▸ YOUR INSTRUCTIONS
Please write out the listing below again in its exact form.

▸ DATA IN THIS EXERCISE
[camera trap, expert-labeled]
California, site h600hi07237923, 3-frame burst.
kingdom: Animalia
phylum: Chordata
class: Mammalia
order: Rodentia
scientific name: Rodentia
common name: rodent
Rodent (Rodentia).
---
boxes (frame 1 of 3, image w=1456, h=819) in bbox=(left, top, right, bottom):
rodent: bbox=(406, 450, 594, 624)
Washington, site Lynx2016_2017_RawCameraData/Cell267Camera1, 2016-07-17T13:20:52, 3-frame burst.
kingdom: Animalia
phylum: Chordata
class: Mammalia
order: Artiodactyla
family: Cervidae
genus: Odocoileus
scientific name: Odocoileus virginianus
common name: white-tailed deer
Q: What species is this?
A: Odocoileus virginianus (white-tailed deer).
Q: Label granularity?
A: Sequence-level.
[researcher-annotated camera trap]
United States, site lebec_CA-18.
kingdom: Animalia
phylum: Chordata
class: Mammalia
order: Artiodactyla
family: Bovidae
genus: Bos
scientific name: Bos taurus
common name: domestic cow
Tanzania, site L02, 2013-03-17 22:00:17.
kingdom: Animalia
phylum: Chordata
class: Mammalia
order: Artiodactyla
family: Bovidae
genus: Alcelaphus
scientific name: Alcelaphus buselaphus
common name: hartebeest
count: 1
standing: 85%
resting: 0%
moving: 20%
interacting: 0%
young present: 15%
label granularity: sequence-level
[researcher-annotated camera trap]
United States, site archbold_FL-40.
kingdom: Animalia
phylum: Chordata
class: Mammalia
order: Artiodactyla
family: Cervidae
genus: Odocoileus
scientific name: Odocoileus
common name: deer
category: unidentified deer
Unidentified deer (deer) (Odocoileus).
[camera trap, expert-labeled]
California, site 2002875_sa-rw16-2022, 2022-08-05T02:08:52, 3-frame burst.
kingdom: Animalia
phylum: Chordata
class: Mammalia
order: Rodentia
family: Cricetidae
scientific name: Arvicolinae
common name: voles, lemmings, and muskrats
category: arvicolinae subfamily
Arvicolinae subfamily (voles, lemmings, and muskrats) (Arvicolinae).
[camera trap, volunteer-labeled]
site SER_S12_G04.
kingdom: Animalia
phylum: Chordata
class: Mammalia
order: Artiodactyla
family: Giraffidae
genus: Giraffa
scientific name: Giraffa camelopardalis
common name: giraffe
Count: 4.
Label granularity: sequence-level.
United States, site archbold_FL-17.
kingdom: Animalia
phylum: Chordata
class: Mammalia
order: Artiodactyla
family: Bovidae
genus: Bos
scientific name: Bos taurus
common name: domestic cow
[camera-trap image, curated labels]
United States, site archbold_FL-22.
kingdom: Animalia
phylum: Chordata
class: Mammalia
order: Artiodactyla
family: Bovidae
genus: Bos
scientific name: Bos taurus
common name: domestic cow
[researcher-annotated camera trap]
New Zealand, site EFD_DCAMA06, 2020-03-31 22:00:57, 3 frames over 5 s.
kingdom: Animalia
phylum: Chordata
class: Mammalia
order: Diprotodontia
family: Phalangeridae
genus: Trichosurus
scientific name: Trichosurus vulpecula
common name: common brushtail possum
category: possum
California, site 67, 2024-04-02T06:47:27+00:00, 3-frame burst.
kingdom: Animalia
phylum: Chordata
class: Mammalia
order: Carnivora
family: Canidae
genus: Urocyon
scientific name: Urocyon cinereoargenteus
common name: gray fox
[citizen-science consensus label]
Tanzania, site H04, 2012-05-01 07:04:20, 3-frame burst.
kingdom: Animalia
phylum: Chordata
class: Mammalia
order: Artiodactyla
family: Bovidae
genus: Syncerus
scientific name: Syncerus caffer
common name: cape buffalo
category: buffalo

▸ COMPLETED TASK
[camera trap, expert-labeled]
California, site h600hi07237923, 3-frame burst.
kingdom: Animalia
phylum: Chordata
class: Mammalia
order: Rodentia
scientific name: Rodentia
common name: rodent
Rodent (Rodentia).
---
boxes (frame 1 of 3, image w=1456, h=819) in bbox=(left, top, right, bottom):
rodent: bbox=(406, 450, 594, 624)
Washington, site Lynx2016_2017_RawCameraData/Cell267Camera1, 2016-07-17T13:20:52, 3-frame burst.
kingdom: Animalia
phylum: Chordata
class: Mammalia
order: Artiodactyla
family: Cervidae
genus: Odocoileus
scientific name: Odocoileus virginianus
common name: white-tailed deer
Q: What species is this?
A: Odocoileus virginianus (white-tailed deer).
Q: Label granularity?
A: Sequence-level.
[researcher-annotated camera trap]
United States, site lebec_CA-18.
kingdom: Animalia
phylum: Chordata
class: Mammalia
order: Artiodactyla
family: Bovidae
genus: Bos
scientific name: Bos taurus
common name: domestic cow
Tanzania, site L02, 2013-03-17 22:00:17.
kingdom: Animalia
phylum: Chordata
class: Mammalia
order: Artiodactyla
family: Bovidae
genus: Alcelaphus
scientific name: Alcelaphus buselaphus
common name: hartebeest
count: 1
standing: 85%
resting: 0%
moving: 20%
interacting: 0%
young present: 15%
label granularity: sequence-level
[researcher-annotated camera trap]
United States, site archbold_FL-40.
kingdom: Animalia
phylum: Chordata
class: Mammalia
order: Artiodactyla
family: Cervidae
genus: Odocoileus
scientific name: Odocoileus
common name: deer
category: unidentified deer
Unidentified deer (deer) (Odocoileus).
[camera trap, expert-labeled]
California, site 2002875_sa-rw16-2022, 2022-08-05T02:08:52, 3-frame burst.
kingdom: Animalia
phylum: Chordata
class: Mammalia
order: Rodentia
family: Cricetidae
scientific name: Arvicolinae
common name: voles, lemmings, and muskrats
category: arvicolinae subfamily
Arvicolinae subfamily (voles, lemmings, and muskrats) (Arvicolinae).
[camera trap, volunteer-labeled]
site SER_S12_G04.
kingdom: Animalia
phylum: Chordata
class: Mammalia
order: Artiodactyla
family: Giraffidae
genus: Giraffa
scientific name: Giraffa camelopardalis
common name: giraffe
Count: 4.
Label granularity: sequence-level.
United States, site archbold_FL-17.
kingdom: Animalia
phylum: Chordata
class: Mammalia
order: Artiodactyla
family: Bovidae
genus: Bos
scientific name: Bos taurus
common name: domestic cow
[camera-trap image, curated labels]
United States, site archbold_FL-22.
kingdom: Animalia
phylum: Chordata
class: Mammalia
order: Artiodactyla
family: Bovidae
genus: Bos
scientific name: Bos taurus
common name: domestic cow
[researcher-annotated camera trap]
New Zealand, site EFD_DCAMA06, 2020-03-31 22:00:57, 3 frames over 5 s.
kingdom: Animalia
phylum: Chordata
class: Mammalia
order: Diprotodontia
family: Phalangeridae
genus: Trichosurus
scientific name: Trichosurus vulpecula
common name: common brushtail possum
category: possum
California, site 67, 2024-04-02T06:47:27+00:00, 3-frame burst.
kingdom: Animalia
phylum: Chordata
class: Mammalia
order: Carnivora
family: Canidae
genus: Urocyon
scientific name: Urocyon cinereoargenteus
common name: gray fox
[citizen-science consensus label]
Tanzania, site H04, 2012-05-01 07:04:20, 3-frame burst.
kingdom: Animalia
phylum: Chordata
class: Mammalia
order: Artiodactyla
family: Bovidae
genus: Syncerus
scientific name: Syncerus caffer
common name: cape buffalo
category: buffalo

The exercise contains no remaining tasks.